Bily MCP supports two authentication paths. Choose one for each connection.

## Connect with Bily Connect

Bily Connect is the recommended choice for clients that support MCP OAuth. It keeps a long-lived key out of client configuration.

* The client discovers Bily's public authorization metadata.
* The client can register dynamically as a public client.
* The user signs in to Bily and grants the `mcp_access` scope.
* The client uses Authorization Code with PKCE and can refresh the connection.
* Bily resolves the signed-in identity and checks that user's current organization and store memberships.

The OAuth token is not permanently limited to one store.

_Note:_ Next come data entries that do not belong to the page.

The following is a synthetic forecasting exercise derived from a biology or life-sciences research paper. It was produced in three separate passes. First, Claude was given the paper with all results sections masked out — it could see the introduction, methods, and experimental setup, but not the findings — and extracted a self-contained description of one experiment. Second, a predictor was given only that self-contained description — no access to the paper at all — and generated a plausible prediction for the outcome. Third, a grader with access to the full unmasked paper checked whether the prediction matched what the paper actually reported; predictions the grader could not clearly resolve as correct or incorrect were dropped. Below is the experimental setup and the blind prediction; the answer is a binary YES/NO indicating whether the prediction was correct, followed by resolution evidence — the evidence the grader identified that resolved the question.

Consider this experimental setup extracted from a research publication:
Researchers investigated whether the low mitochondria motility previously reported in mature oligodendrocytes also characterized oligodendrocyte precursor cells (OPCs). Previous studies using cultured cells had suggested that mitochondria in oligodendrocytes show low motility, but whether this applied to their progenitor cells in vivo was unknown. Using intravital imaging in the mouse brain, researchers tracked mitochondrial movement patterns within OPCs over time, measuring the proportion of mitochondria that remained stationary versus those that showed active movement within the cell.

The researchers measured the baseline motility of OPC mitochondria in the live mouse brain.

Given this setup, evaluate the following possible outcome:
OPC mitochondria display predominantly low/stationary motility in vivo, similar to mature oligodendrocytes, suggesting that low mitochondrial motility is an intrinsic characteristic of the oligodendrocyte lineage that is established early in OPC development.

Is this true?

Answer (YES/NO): NO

A signed-in user can request stores available through their current Bily memberships.

Removing a membership removes that access.

## Access key fallback

Use a fallback key only when the client cannot complete Bily Connect.

1. Select the intended store in Bily.
2. Open **Settings > MCP**.
3. Under **Access key fallback**, choose a name and expiration.
4. Create the key and copy the full value immediately.
5. Send it in the `x-api-key` header.

Bily shows the full key once. Save it in the client's secret-aware configuration.

The key carries the selected store and organization as its default scope. Bily rejects requests for another store or organization.

<Warning>
  Replace any older settings-generated fallback key that lacks store scope. Select the intended store, create a new key, and update the client.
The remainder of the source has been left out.